A group of scientists working in the laboratory

Problem

Despite progress toward a cleaner energy system, current U.S. policies appear insufficient to reduce emissions enough to avoid catastrophic climate change while sustaining economic growth. Energy innovation is a crucial part of addressing this problem, but a number of inefficiencies persist in the innovation system.
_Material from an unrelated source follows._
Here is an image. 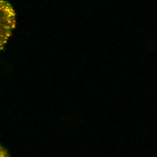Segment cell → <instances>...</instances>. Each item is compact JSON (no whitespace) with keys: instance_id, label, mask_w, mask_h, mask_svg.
Instances as JSON below:
<instances>
[{"instance_id":"6da1fadb","label":"cell","mask_w":157,"mask_h":157,"mask_svg":"<svg viewBox=\"0 0 157 157\" xmlns=\"http://www.w3.org/2000/svg\"><path fill=\"white\" fill-rule=\"evenodd\" d=\"M15 25V14L11 5L0 1V51L10 36Z\"/></svg>"},{"instance_id":"7a4b0ae2","label":"cell","mask_w":157,"mask_h":157,"mask_svg":"<svg viewBox=\"0 0 157 157\" xmlns=\"http://www.w3.org/2000/svg\"><path fill=\"white\" fill-rule=\"evenodd\" d=\"M0 157H7L5 150L0 146Z\"/></svg>"}]
</instances>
Efforts to commercialize new technologies encounter difficulties both in launching new firms and in scaling up production.

Proposal

Goldstein, Azoulay, Graff Zivin, and Bulović examine practices and institutions that successfully support the pharmaceutical innovation system and that hold important lessons for energy innovation. They propose multiple reforms to the energy innovation pipeline, including: (1) a robust system of contract organizations to perform specialized research, (2) uniform technical standards, and (3) better regulatory incentives for electric utilities.

Abstract

Accelerating energy innovation is both a necessary part of climate change mitigation and a spur to economic growth, but there are a number of institutional challenges that make such innovation particularly difficult in energy technology. By comparison, the system for bringing new technologies to market in pharmaceuticals is more effective. The authors propose three types of reform to the energy innovation system that build upon lessons from pharmaceutical innovation: (1) a robust system of contract organizations to perform specialized research, (2) uniform technical standards, and (3) better regulatory incentives for electric utilities.